İçindekiler

1915 Çanakkale köprüsü
1915 Çanakkale Köprüsü

Çanakkale,Türkiye’nin kuzeybatısında bulunan sevimli bir şehirdir. Avrupa ve Asya kıtalarında toprağı olması onu özel yapan özelliklerinden biridir. Çanakkale deyince akla tarih, savaş ve zafer gelir. 1915 yılında kazanılan deniz zaferi Çanakkale’yi Dünya tarihinde önemli yerlere taşımıştır. Bugünkü yazımızda Çanakkale’yi İstanbul’a bağlayan 1915 Çanakkale Köprüsü’nden bahsedeceğiz.

Boğaz’ın Önemi

Çanakkale Boğazı konumu itibariyle karadeniz ülkelerinin Dünya’ya açılan kapısıdır. Özellikle Rusya’nın ekonomik olarak diğer ülkelerden daha gelişmiş olması, onu bu boğazı en çok kullanan ülkelerden biri yapar. Karadeniz ülkeleri ticari faaliyetlerinin önemli kısmını bu boğazdan yürütürler. Bu boğaza yapılan köprünün deniz trafiğini aksatması, azaltması veya ortadan kaldırması söz konusu bile olamaz. Boğaz üzerinde yapılacak her işlem; kendisinden önceki faaliyetleri devam ettirmeli ve onlara kolaylık sağlamalı, doğa ile uyumlu olmalı ve deniz canlılarının ekosistemine zarar vermemelidir. İşte 1915 Çanakkale Köprüsü’de bu maddelerin hepsi hesaba katılarak tasarlanmıştır.

1915 Çanakkale Köprüsü

Türkiye-Güney Kore

Yap-İşlet-Devret modeli ile ihaleye çıkarılan 1915 Çanakkale Köprüsü ve Otoyolu Projesi, Türk ve Güney Koreli firmalardan oluşan Daelim, Limak, SK, Yapı Merkezi ortak girişimi 16 yıl 2 ay ve 12 gün işletme teklifi vererek en az süre işletme teklifiyle ihaleyi kazandı.16 Mart 2018’de finansman paketi imzalanan projeye %70’i yabancı banka ve finansman kuruluşlarından olmak üzere yaklaşık 2,265 milyar euro kredi sağlandı. Köprü tamamlandığında Çanakkale Boğazı’nın ilk, Marmara Bölgesi’nin beşinci asma köprüsü olacak. Köprüyle, Asya ve Avrupa, deniz üstünden dördüncü kez toplamda ise yedinci kez birleşmiş olacak. Feribotla yaklaşık otuz dakikada geçilen boğaz, bekleme süreleriyle beraber bir saati bulan seyahat süresi köprüyle dört dakikaya inecek.

Rekor Köprü

18 Mart 2017’de yapımına başlanan projenin 18 Mart 2022 tarihinde teslim sözüyle yapımına devam ediliyor. Proje kapsamında çok sayıda otoyol birbirine bağlanıyor. Projenin bütünlüğü İstanbul Silivri’deki otoyoldan Balıkesir’in Balya ilçesinden geçen otoyola kadar uzanıyor. İçinde çok sayıda otoban, küçük asma köprüler, virajlar ve kontrol noklatarı bulunan proje yine çok sayıda şantiye tarafından eş zamanlı yürütülüyor. Tamamlandığında dünyanın en uzun orta açıklı köprüsü konumuna gelecek olan 1915 Çanakkale Köprüsü bu rekoru Japonya’daki Akashi Köprüsü’nden devralacak. 1991 metre orta açıklı Japon köprüsü 2023 metre ile bu ünvanı bize derverecek. Bir başka rekor ise kule boylarından alınacak. 318 metre kule boyu ile en uzun kuleli köprü olacak.

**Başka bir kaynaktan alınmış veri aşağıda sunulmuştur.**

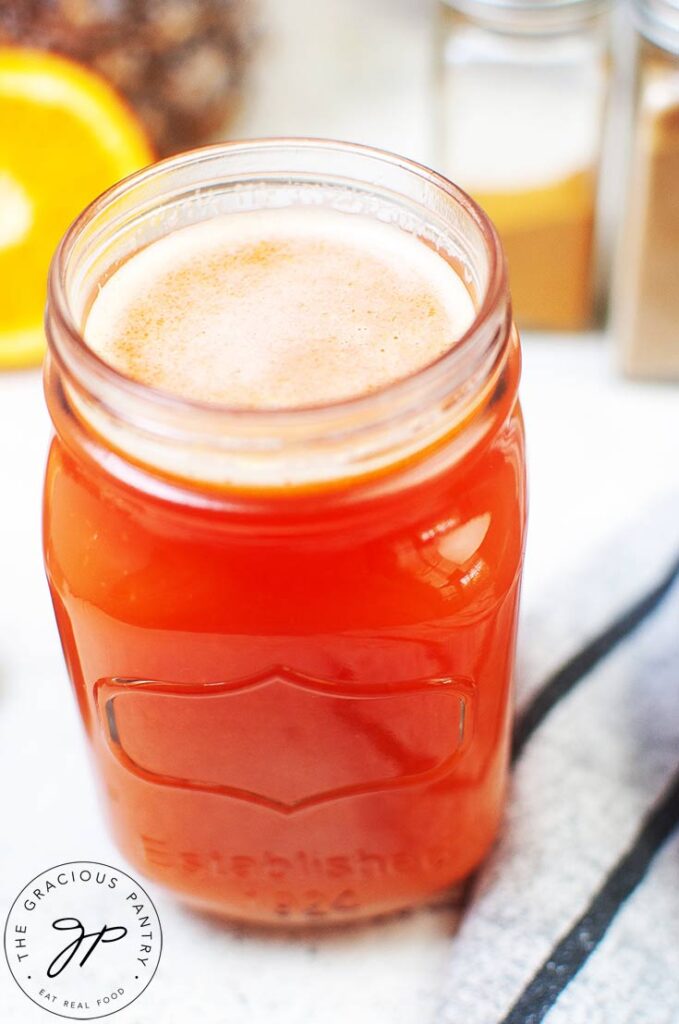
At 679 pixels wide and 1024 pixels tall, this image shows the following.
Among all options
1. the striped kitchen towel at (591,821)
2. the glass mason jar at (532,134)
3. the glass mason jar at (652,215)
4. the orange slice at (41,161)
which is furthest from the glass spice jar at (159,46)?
the striped kitchen towel at (591,821)

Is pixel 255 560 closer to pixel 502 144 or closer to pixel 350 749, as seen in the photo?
pixel 350 749

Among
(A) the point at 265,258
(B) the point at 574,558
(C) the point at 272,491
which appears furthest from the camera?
(B) the point at 574,558

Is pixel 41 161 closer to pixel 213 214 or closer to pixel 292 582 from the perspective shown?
pixel 213 214

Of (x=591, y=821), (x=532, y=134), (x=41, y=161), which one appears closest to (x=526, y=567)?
(x=591, y=821)

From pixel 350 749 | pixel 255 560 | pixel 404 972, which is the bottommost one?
pixel 404 972

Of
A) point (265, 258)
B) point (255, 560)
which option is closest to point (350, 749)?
point (255, 560)

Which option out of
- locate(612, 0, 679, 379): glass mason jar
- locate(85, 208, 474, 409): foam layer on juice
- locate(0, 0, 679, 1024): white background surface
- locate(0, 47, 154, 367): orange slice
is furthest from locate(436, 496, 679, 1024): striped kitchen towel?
locate(0, 47, 154, 367): orange slice

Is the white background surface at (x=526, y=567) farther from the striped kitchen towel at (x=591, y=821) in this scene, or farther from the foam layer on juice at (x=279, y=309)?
the foam layer on juice at (x=279, y=309)

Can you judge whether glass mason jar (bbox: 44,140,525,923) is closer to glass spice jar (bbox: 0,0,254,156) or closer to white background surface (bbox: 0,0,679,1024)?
white background surface (bbox: 0,0,679,1024)
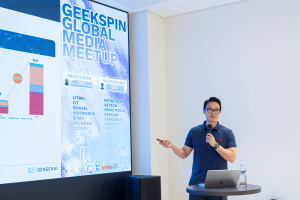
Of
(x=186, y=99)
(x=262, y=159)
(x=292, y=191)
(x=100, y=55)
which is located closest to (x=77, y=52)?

Bu Rekor Sayılar Neyi Temsil Ediyor?

Çanakkale’nin ve ülkemizin tarihindeki sayılardan yola çıkılarak tasalanan köprü, tarihi sayıları asırlar boyu akıllarda tutmayı hedefliyor. 2023 metrelik orta açıklık Cumhuriyetimiz’in kuruluşunun 100. yılını temsil ediyor. 318 metrelik kule yüksekliği ise, Çanakkale ve ülkemiz için önemli bir tarih olan 18 Mart Deniz Zaferine ithafen, yılın 3. ayının 18. gününü temsil ediyor. Yapımı tamamlandıktan sonra 318 metrelik kulelerin üzerine Seyit Onbaşı’nın savaşda taşıdığı top mermileri figürleri de eklenerek yükseklik 333 metreye çarılacak. Köprü’nün ayaklarının kırmızı-beyaz tasarlanması da ülkemizin bayrağını ve bağımsızlığımızı temsil ediyor.

Uygun Zemin Seçimi

Uygun zemin seçmek ya da zemini uygun hale getirmek inşaatçılar için her zaman ana mesele olmuştur. Bu projede de uygun zemini seçmek kolay olmadı. Günler alan testler sonucunda en ideal zemini kenardan 770 metre içeride buldular. Kule ayaklarını bu zemine dikmek için de yine bir çok hesaplamalar yapıldı. Bu hesaplamalar yapılırken bir çok şey hesaba katıldı. Bunlardan birisi de deniz canlılarının ekosistemiydi. Yapılacak olan ayaklar yıllar boyunca deniz suyunun içinde kalacak ve bu ayaklar betonla çelikten oluşuyor. Beton ve çeliğin yıllar boyu suyun içinde kalması deniz canlılarına ne kadar hasar verebilir veya onların gelişimlerini olumsuz yönde etkiler mi? Hesaplamalar yapılırken bu sorulara da cevap arandı ve en uygun zemintüm etmenler hesaba katılarak belirlendi.

Temelin Atımı

Zemine önce kazıklar çakıldı. Her iki ayak için de hesaplanan sayıda kazık belirlenen yerlere yerleştirildi. Kazıkların bir tanesinin uzunluğunu 10 katlı bir binayla eşdeğer sayabiliriz. Kazıkların üzerine çakıl döküldü. Çakıllar dağıtıldı preslendi ve uygun hale getirildi. Her bir çakılı da su bardağı boyutunda düşünebiliriz. Denizin dışında bir şantiye kuruldu ve kule ayaklarının temeli için havuzlar kazıldı. Temel dışarıda hazırlandı ve önceden belirlenen yerine batırıldı. Havuzda hazırlanan temel yapım aşaması tamamlandığında havuzun su seviyesi deniz seviyesiyle eşitlendi. Temel yerinden koparıldı ve yüzer hale geldi. Sonrasında ise gemilerle yerine taşındı. Taşıma işlemi 26 saat sürdü.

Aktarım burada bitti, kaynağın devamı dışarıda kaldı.